WORK INSTRUCTIONS:
Quote the Sydney Express passage below word for word, between "- Stock type: Passenger" and "Express (1986 merge)", inclusive.

- Stock type: Passenger train
- In service: 1883–1937 (superseded in Victoria) 1883–1949 (superseded in New South Wales) 1986–1993 (revived name)
- Retired: 1937 (Victoria) 1949 (New South Wales) 1993 (revived name)
- Successor: Spirit of Progress (Victoria, 1937) Riverina Express (New South Wales, 1949) Sydney/Melbourne Express (1986 merge)
- Operators: Victorian Railways; New South Wales Government Railways;
- Lines served: North East line (Victoria); Main Southern line (New South Wales);

Specifications
- Bogies: Six-wheel bogie carriages
- Seating: Pullman sleeping cars
- Track gauge: Broad gauge (Victoria); Standard gauge (New South Wales);

= Sydney Express (passenger train) =

Former Australian train service

The Sydney Express was a passenger train which operated between Australia's two most populous cities, Melbourne and Sydney, between 1883 and 1937. The service commenced when the Victorian (broad gauge) railway was extended across the Murray River to Albury to link with New South Wales' standard gauge line. The Sydney Express was superseded in 1937 by the Spirit of Progress, which also terminated at Albury until 1962, when the North East railway line was converted to standard gauge allowing it, and the new Southern Aurora to operate through to Sydney.

DATASET:
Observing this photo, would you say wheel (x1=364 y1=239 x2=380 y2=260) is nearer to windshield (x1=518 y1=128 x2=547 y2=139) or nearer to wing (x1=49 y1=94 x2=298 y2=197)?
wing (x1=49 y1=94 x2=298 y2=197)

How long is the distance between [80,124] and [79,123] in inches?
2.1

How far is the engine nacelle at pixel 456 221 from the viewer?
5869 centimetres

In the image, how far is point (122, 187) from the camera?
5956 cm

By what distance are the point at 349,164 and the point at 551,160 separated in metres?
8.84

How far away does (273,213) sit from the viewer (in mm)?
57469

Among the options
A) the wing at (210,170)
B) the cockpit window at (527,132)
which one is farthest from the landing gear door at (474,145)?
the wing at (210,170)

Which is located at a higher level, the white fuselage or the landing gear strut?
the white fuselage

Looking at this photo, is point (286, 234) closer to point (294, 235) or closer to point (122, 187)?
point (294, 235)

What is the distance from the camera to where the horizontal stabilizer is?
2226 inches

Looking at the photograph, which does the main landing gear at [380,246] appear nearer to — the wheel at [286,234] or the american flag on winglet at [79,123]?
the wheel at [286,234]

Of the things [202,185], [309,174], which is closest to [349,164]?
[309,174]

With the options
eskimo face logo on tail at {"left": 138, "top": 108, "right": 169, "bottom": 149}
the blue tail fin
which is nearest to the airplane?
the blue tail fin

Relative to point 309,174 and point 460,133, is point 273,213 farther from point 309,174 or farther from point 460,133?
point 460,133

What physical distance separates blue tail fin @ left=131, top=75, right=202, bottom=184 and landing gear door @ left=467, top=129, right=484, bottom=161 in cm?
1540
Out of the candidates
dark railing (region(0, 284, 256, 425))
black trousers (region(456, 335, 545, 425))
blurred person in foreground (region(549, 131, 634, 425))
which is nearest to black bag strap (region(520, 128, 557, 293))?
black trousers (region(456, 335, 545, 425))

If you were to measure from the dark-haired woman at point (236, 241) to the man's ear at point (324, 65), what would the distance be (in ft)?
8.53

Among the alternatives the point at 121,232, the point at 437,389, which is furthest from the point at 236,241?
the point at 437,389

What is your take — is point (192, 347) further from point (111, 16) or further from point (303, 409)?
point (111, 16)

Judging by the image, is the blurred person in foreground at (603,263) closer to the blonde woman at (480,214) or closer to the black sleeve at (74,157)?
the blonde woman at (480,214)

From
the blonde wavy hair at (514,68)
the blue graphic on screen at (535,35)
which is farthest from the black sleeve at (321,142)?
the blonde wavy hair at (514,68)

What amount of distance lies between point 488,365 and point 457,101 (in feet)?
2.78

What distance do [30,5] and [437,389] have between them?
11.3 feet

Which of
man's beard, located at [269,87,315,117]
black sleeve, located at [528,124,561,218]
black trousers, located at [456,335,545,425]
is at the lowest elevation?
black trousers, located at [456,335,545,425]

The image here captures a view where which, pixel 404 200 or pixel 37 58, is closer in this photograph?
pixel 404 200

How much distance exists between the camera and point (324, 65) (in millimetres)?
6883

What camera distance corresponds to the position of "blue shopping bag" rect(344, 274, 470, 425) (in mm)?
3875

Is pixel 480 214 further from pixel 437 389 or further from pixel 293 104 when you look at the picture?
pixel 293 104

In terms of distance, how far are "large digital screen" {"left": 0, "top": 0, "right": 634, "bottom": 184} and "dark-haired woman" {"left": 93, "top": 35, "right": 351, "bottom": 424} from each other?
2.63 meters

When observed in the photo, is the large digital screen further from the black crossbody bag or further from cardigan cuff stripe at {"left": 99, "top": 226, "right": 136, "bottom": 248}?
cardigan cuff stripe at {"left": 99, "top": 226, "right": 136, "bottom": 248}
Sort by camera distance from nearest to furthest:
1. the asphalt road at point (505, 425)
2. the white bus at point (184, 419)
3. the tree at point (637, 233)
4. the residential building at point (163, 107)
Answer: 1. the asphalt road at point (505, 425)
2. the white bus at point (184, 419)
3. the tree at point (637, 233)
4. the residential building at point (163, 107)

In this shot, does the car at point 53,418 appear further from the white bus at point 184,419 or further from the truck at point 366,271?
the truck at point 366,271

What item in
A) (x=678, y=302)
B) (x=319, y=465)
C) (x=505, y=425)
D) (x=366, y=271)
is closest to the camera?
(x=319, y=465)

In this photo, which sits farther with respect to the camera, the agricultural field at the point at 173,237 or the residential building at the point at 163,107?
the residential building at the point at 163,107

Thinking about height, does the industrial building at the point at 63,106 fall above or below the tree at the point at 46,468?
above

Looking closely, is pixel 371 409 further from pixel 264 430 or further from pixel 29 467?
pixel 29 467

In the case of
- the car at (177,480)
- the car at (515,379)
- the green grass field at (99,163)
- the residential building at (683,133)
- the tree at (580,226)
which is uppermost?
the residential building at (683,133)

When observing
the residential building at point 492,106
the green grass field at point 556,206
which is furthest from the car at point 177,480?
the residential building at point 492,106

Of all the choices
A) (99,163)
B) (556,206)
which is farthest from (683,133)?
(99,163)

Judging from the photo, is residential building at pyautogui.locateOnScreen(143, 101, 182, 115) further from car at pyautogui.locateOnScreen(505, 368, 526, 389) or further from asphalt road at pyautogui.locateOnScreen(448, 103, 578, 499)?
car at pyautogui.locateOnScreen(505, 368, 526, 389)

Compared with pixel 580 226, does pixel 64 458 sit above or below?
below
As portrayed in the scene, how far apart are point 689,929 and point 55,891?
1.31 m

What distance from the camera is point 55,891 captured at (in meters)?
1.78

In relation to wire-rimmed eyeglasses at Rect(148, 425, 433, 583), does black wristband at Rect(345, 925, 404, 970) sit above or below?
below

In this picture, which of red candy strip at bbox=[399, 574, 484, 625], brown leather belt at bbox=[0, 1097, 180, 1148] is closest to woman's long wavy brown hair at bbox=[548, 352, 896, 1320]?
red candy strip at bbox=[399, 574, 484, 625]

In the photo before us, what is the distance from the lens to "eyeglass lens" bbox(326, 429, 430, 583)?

COMPLETE ANSWER:
- Stock type: Passenger train
- In service: 1883–1937 (superseded in Victoria) 1883–1949 (superseded in New South Wales) 1986–1993 (revived name)
- Retired: 1937 (Victoria) 1949 (New South Wales) 1993 (revived name)
- Successor: Spirit of Progress (Victoria, 1937) Riverina Express (New South Wales, 1949) Sydney/Melbourne Express (1986 merge)